* Excerpted text
Hello there! Please see my attached YouTube-link to see my footage:

It is of the 20th March, 2015, solar eclipse that I recorded in two hours and then cut it down to just 30 seconds.

I recorded with my Canon Legria HF G25 PAL-version camcorder with the following settings:

- Automatic white-balance
- Manual exposure settings such as 1/25 shutter speed, 6.7 1/4 (or 1/8, I don't remember) ND iris, 0 dB gain
- Maximum recording quality (PF25, 24Mbit/s)

What you can see is that the picture still seems "corny" or "grainy" or like it is almost pixels flimmering around on the picture? I do not mean the obvious picture noise during the actual solar eclipse, I mean throughout the whole clip, you can see picture flimmering and I just don't get it.

It seems like this camera (or at least mine) has some extremely poor picture quality when you look closely. You should just see pixels, not pixels that seem to change colors because of this flickering.

* Short problem
Pick up the forum post about the grainy camcorder footage of the 2015 solar eclipse after its last sentence and keep writing it.

* Provided data
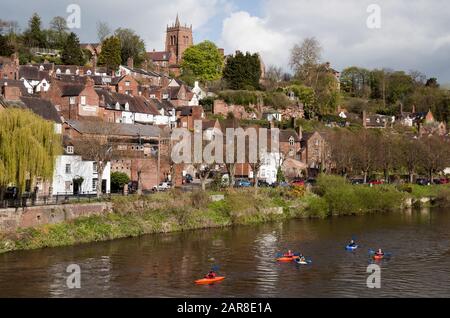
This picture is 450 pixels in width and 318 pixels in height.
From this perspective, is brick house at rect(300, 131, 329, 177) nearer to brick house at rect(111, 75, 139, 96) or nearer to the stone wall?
brick house at rect(111, 75, 139, 96)

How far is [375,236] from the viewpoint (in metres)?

* Written reply
I am still learning to handle my camcorder, but for $1100 you should at least expect a non-flickering picture? I had no other lights interfering in the picture, I even used a matte hood or what it is called in front of the lens to block out other lights.

I filmed from my kitchen window which is dirty, so don't worry about that. Any camcorder expert who knows whether my footage is actually my fault (therefore something I can improve and learn from?) or if this is a case of "you get what you pay for"-case, so it is a technical limitation of this camera's sensor?

From what I have read, the Canon Legria HF G25 has a smaller sensor than its big brother G30 who is suppose to have the same kind of sensor as the XA10-series? Advice and info is appreciated! :-)

Take Care & Have An Awesome Weekend! / Max "Max K" Karlstedt.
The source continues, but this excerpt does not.